With the dawn of the New Year and spring training already fast approaching, I thought it would be a good idea to at least begin a list of New Years’ Resolutions for the Pittsburgh Pirates this upcoming season. The frustration that seemed to define the 2019 season cannot continue to hang over the heads of the players, coaches, and new management headed into the new year.
While the new regime under team president Travis Williams and general manager Ben Cherington has done a fine job thus far revamping for the coming years in terms of coaching hires and cultural changes, there are several things the organization as a whole needs to do better this year in order to come closer to fielding a successful team both on and off the field.
Here is my short list of Pirates’ New Years’ Resolutions. Feel free to add some of your own in the comments:
- Be More Forthcoming with the Fan Base
For anyone who has been a fan of the Pirates throughout former GM Neal Huntington’s tenure, you know that this is a tall order. Cloaking the team and it’s goals in mystery was Huntington’s M.O., be it for some sort of competitive advantage or to mask the fact that he lacked a coherent retooling plan from 2015 onward.
Cherington has not gone so far as to announce to fans what his intentions are with the team in 2020, but he has provided a transparency that was sorely lacking in years past; he made it known that the team was looking for catchers, specifically in terms of implementing a tandem system, was forthcoming about center-fielder Starling Marte’s trade availability, and made sure to make it clear that this team is more than “one or two good players” from being a contender.
That’s a starting point for this resolution, but if Cherington hopes to win back the city’s trust that the organization is in capable hands, he’ll need to continue to build on that transparency.

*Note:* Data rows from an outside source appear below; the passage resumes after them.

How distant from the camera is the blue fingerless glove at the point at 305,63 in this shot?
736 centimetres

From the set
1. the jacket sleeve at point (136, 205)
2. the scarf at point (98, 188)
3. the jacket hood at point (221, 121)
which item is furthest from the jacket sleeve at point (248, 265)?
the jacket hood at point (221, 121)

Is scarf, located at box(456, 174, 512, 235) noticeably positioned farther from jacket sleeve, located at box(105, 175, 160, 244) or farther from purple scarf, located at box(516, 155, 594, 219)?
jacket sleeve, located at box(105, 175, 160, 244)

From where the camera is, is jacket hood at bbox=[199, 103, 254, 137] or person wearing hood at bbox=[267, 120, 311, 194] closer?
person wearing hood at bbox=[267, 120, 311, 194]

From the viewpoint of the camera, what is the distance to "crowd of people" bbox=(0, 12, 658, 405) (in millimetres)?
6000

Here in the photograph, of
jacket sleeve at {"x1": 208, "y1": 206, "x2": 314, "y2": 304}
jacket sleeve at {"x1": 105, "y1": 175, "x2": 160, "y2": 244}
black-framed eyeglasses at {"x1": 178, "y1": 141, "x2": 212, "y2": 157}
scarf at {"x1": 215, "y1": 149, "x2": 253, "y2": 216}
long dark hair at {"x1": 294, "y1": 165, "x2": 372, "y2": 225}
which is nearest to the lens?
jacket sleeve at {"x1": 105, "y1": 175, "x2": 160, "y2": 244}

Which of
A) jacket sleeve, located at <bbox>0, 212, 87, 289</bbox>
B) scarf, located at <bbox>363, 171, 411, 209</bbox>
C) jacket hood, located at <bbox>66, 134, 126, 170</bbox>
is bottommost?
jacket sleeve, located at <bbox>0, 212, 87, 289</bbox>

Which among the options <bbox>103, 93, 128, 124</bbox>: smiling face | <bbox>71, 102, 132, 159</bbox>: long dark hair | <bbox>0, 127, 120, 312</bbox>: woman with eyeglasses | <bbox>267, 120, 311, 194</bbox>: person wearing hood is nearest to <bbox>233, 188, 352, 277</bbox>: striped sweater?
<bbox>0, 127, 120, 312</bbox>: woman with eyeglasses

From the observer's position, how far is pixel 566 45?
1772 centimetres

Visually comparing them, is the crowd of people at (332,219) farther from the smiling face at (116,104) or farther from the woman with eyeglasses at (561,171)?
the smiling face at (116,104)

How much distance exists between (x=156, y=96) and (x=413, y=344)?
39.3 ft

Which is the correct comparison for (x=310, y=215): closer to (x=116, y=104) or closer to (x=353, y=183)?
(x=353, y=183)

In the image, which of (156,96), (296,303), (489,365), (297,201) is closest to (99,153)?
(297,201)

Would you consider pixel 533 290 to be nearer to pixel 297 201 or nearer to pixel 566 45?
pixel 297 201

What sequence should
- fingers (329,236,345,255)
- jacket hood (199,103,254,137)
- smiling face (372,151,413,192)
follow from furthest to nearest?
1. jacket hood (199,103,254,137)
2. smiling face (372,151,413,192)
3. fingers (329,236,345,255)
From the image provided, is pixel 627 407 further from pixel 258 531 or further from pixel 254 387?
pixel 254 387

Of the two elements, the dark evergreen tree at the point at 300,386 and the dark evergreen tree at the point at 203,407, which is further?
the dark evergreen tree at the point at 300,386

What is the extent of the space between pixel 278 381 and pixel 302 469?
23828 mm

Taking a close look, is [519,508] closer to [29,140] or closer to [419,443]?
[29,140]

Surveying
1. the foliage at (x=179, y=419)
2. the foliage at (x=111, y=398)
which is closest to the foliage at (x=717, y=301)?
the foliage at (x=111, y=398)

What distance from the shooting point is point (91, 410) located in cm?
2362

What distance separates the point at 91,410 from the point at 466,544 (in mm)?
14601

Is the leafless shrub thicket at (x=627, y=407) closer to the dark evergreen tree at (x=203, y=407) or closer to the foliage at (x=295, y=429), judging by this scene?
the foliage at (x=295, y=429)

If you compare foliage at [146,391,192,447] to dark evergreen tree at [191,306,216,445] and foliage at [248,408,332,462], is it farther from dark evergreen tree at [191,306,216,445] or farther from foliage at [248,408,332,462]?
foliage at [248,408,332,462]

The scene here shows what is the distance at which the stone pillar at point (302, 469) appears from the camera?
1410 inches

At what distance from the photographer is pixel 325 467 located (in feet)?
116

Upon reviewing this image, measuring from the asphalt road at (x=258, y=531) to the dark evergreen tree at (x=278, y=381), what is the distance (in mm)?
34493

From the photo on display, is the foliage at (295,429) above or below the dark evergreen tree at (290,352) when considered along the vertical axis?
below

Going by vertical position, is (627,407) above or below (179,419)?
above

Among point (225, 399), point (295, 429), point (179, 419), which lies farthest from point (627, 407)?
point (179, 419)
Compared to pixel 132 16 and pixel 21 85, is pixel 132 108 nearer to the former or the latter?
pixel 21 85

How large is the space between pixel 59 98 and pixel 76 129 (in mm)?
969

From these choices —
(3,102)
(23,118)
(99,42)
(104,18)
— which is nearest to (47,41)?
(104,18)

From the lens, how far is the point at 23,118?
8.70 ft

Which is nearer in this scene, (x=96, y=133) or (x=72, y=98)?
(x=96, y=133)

2. Repair the Clubhouse Culture
In his initial press conference and conversation with starting pitcher Joe Musgrove, new manager Derek Shelton made it clear that he is fully invested in bringing about a culture change in the Bucco clubhouse. Riddled with fights and tension for much of 2019, Shelton must bring a more involved, leadership-oriented approach to a young squad with no clear identity nor player-leader (aside from perhaps Musgrove).
Former manager Clint Hurdle provided an old-school message to a team that needed more guidance and perhaps more heavy-handed leadership as opposed to willful tolerance. Shelton must be careful to bring the right amount of passion and desire to win along with an understanding the youth of this squad in order to save the clubhouse from the nightmare that was 2019.
3. Win Trades, Fleece Other Organizations, and Sign True Talent
Looking back again at the front office, there’s an apparent need to reverse the record of Huntington’s recent shortcomings on the trade market in order to rebuild/retool/revamp in an efficient manner. This resolution is pretty “duh”; why would you want to lose trades or miscalculate free-agent signings? It’s not so much about losing these front office moves as it is in making sure you do them in a smarter capacity.
Cherington must be better at risk allocation; he has to take chances in the right areas and take a more conservative approach in others to fix both the Pirates’ major league roster as well as the farm system. The days of the Archer trade and the Ryan Vogelsong signing must come to an end.